Rewrite the rows below, changing "dark rocky foreground" to "dark stony foreground" and keeping everything else the same. Omit the pictures from your answer.

──────── Data excerpts ────────

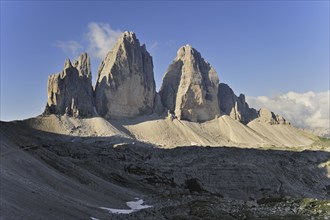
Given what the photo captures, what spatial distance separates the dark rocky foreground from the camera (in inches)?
1829

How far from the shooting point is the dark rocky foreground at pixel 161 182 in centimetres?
4647

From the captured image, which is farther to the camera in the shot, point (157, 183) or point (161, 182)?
point (161, 182)

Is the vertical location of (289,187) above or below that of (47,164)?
below

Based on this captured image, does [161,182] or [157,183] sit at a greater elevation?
[161,182]

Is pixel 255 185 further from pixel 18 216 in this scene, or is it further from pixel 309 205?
pixel 18 216

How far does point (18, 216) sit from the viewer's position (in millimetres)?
38031

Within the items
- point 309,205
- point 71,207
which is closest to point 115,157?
point 71,207

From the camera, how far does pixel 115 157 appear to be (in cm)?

────────

Complete answer
Given what the photo captures, what spatial distance separates the dark stony foreground from the camera (in inches)?
1829

How far from the shooting point is the dark stony foreground at pixel 161 182 in centimetres?
4647

From the captured image, which is farther to the camera in the shot, point (157, 183) or point (161, 182)?
point (161, 182)

Is the vertical location of (289,187) above or below that of (47,164)?
below

Based on this captured image, does [161,182] or [157,183] sit at a greater elevation?
[161,182]

Is pixel 255 185 further from pixel 18 216 in this scene, or is it further from pixel 309 205?
pixel 18 216

How far does point (18, 216) sit from the viewer's position (in millimetres)?
38031

Within the items
- point 309,205
- point 71,207
which is closest to point 115,157?
point 71,207

From the camera, how far does pixel 115 157 appear to be (in cm)?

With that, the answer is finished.